Twitter Settles With FTC - Judson
http://voices.washingtonpost.com/posttech/2010/06/twitter_settles_charges_by_ftc.html

======
cedsav
From the FTC website, the list of "reasonable steps" that twitter (and really,
any web app) should have taken:

* requiring employees to use hard-to-guess administrative passwords that are not used for other programs, websites, or networks;

* prohibiting employees from storing administrative passwords in plain text within their personal e-mail accounts;

* suspending or disabling administrative passwords after a reasonable number of unsuccessful login attempts;

* providing an administrative login webpage that is made known only to authorized persons and is separate from the login page for users;

* enforcing periodic changes of administrative passwords by, for example, setting them to expire every 90 days;

* restricting access to administrative controls to employees whose jobs required it; and

* imposing other reasonable restrictions on administrative access, such as by restricting access to specified IP addresses.
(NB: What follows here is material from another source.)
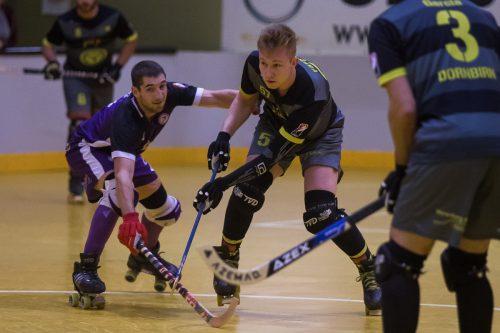 Youngster Jonas Fäßler erzielte die wichtigen Treffer zur 1:0- und 2:1-Führung.Steurer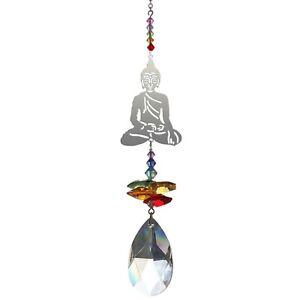 Buddha Crystal rainbow maker chakra window hanging suncatcher gift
[<http://ftc.gov/opa/2010/06/twitter.shtm>]

------
gojomo
So the FTC reads about horses escaping, tells the farmer to close the barn
door, and reports that as a successful enforcement action. Woohoo, your tax
dollars at work!

Twitter didn't need any federal regulator to tall them to improve their
practices; the embarrassment of the well-publicized incident -- and their
continuing growth as a prominent target -- gives them all the motivation they
need.